In [13]:
import pandas as pd
import numpy as np

# ![](https://ga-dash.s3.amazonaws.com/production/assets/logo-9f88ae6c9c3871690e33280fcf557f33.png) Recommendation Engines

Week 11 | Lesson 3.1

### LEARNING OBJECTIVES
*After this lesson, you will be able to:*
- Explain what a recommendation engines is
- Explain the math behind recommendation engines
- Explain the types of recommendation engines and their pros and cons

### LESSON GUIDE
| TIMING  | TYPE  | TOPIC  |
|:-:|---|---|
| 5 min  | [Opening](#opening)  |  Opening |
| 5 min | [Introduction](#introduction) | Introduction |
| 30 min | [Demo/Guided Practice](#collaborative) | Collaborative Filtering |
| 10 min | [Demo/Guided Practice](#content) | Content-based Filtering |
| 25 min | [Independent Practice](#independent) | Independent Practice |
| 10 min | [Conclusion](#conclusion) | Conclusion |

![](http://res.cloudinary.com/goodsearch/image/upload/v1410895418/hi_resolution_merchant_logos/target_coupons.gif)

![](https://cdn1.vox-cdn.com/thumbor/lazP2aCcxVUI5RnbcxWpmjr7MU0=/cdn0.vox-cdn.com/uploads/chorus_asset/file/4109214/Discover_Weekly_Snapshot.0.png)
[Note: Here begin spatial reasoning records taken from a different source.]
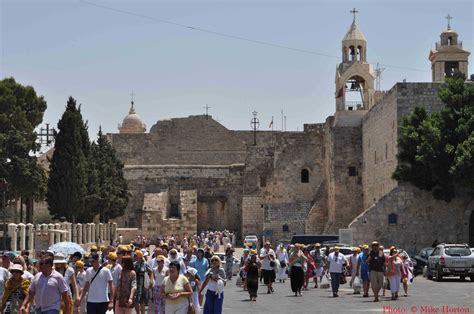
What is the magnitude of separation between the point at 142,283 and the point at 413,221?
2120 cm

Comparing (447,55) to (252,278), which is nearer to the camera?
(252,278)

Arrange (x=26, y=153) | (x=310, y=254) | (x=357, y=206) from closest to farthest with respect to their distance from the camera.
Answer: (x=310, y=254), (x=26, y=153), (x=357, y=206)

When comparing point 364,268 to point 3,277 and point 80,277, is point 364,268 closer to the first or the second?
point 80,277

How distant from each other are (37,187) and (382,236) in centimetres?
1516

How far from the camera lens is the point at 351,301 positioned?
19328 millimetres

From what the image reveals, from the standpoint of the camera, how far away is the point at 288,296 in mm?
20812

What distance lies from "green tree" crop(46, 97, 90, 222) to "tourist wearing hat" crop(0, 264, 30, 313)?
26.4 metres

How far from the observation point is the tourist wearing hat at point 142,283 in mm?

![](https://pmcvariety.files.wordpress.com/2015/09/pandora-logo.jpg?w=670&h=377&crop=1)

![](http://techlogitic.com/wp-content/uploads/2015/11/rs_560x415-140917143530-1024.Tinder-Logo.ms_.091714_copy.jpg)

![](https://pbs.twimg.com/profile_images/744949842720391168/wuzyVTTX.jpg)

### So how might we go about recommending things to people that they have never seen or tried before? How can we know what they'll like before they do?

### We have essentially two options:
- Based upon similar people
- Based upon similar characteristics of the item

- The first is called **Collaborative Filtering**
- The second is called **Content-based Filtering**

## Collaborative Filtering

We'll first look at user-to-user filtering. The idea behind this method is finding your taste doppelgänger. This is the person who is most similar to you based upon the ratings both of you have given to a mix of products.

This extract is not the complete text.